B.       Dasar Hukum
Dasar hukumnya yaitu Undang-undang Nomor 23 Tahun 1997 Tentang Pengelolaan Lingkungan Hidup ketentuan mengenai Tindak Pidana Lingkungan Hidup pengaturannya dalam Pasal 41, 42, 43 dan Pasal 46.
a.    Pasal 41
1)   Barang siapa yang secara melawan hukum dengan sengaja melakukan perbuatan yang mengakibatkan pencemaran dan atau perusakan lingkungan hidup, diancam dengan pidana penjara paling lama 10 (sepuluh) tahun dan denda paling banyak Rp.500.000.000,00,- (lima ratus juta rupiah).
2)   Jika  tindak  pidana  sebagaimana  dimaksud  pada  ayat  (1)  mengakibatkan orang mati atau luka berat, pelaku  tindak pidana diancam penjara paling lama 15 (lima belas) tahun dan denda paling banyak Rp.750.000.000,- (tujuh ratus lima puluh juta rupiah).


b.    Pasal 42
1)   Barangsiapa yang karena kealpaannya melakukan perbuatan yang mengakibatkan pencemaran dan/atau perusakan lingkungan hidup, diancam dengan pidana penjara paling lama 3 (tiga) tahun dan denda paling banyak Rp.100.000.000,- (seratus juta rupiah).

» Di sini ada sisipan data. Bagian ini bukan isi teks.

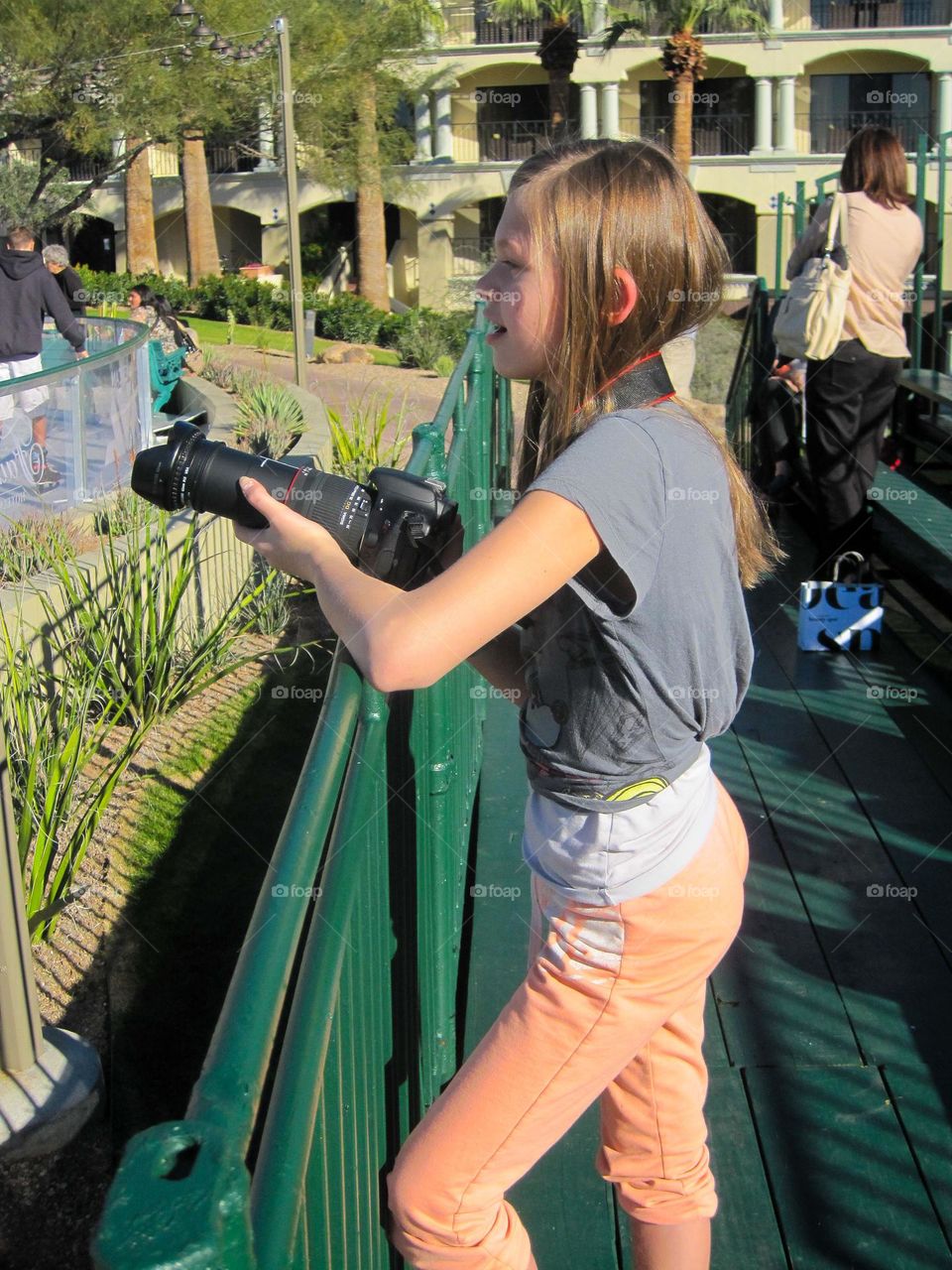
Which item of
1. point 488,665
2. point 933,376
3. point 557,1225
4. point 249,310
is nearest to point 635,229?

2)   Jika  tindak  pidana  sebagaimana  dimaksud  pada  ayat  (1)  mengakibatkan orang mati atau luka berat, pelaku  tindak pidana diancam penjara paling lama  5  (lima)  tahun  dan  denda  pidana  paling  banyak  Rp.150.000.000,- (seratus lima puluh juta rupiah).
c.    Pasal 43
1)   Barangsiapa yang dengan melanggar perundang-undangan yang berlaku, sengaja melepaskan atau membuang zat, energi, dan/atau komponen lain yang berbahaya tau beracun masuk di atas atau ke dalam tanah, ke dalam udara atau ke dalam air permukaan, melakukan impor, ekspor, memperdagangkan,  mengangkut,  menyimpan bahan tersebut, menjalankan instalasi yang berbahaya, padahal mengetahui atau sangat beralasan untuk menduga bahwa perbuatan   tersebut dapat menimbulkan pencemaran dan/atau perusakan lingkungan hidup atau membahayakan kesehatan umum atau nyawa orang lain,  diancam  pidana paling lama 6 (enam)  tahun dan denda paling banyak Rp.300.000.000,- (tiga ratus juta rupiah).

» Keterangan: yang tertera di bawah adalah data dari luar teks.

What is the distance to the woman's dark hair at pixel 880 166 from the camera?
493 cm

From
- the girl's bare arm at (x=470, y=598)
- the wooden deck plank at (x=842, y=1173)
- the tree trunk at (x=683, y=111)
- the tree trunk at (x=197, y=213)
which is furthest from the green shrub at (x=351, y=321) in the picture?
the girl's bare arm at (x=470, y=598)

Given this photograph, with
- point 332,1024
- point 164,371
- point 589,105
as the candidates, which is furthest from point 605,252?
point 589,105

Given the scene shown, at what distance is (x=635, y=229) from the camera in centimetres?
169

2)   Diancam dengan pidana yang sama dengan pidana sebagaimana dimaksud pada  ayat (1), barang siapa yang dengan sengaja memberikan informasi palsu atau menghilangkan  atau menyembunyikan  atau merusak  informasi yang diperlukan dalam kaitannya dengan perbuatan sebagaimana dimaksud pada ayat  (1), padahal  mengetahui  atau sangat beralasan untuk menduga bahwa perbuatan tersebut dapat menimbulkan pencemaran dan/atau perusakan lingkungan hidup atau membahayakan  kesehatan  umum  atau nyawa orang lain.

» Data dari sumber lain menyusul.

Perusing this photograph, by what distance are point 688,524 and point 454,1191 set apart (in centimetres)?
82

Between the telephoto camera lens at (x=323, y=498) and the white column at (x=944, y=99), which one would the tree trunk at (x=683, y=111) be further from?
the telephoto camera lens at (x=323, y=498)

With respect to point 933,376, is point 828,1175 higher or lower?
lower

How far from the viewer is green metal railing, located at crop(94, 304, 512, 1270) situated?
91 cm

3)   Jika tindak pidana sebagimana dimaksud pada ayat (1) dan ayat (2) mengakibatkan  orang mati atau luka berat, pelaku tindak pidana diancam dengan penjara paling lama 9 (sembilan) tahun dan denda.
d.   Pasal 46
1)   Jika tindak pidana sebagaimana dimaksud dalan bab ini dilakukan oleh atau atas nama badan hukum, perseroan, perserikatan, yayasan atau organisasi lain, tuntutan pidana dilakukan dan sanksi pidana serta tindakan tata tertib sebagaimana  dimaksud dalam Pasal 47 dijatuhkan baik terhadap badan hukum, perseroan,   perserikatan, yayasan  atau organisasi lain tersebut maupun terhadap mereka yang memberi perintah untuk melakukan tindak pidana tersebut dan atau yang bertindak sebagai pemimpin dalam perbuatan itu atau terhadap kedua-duanya.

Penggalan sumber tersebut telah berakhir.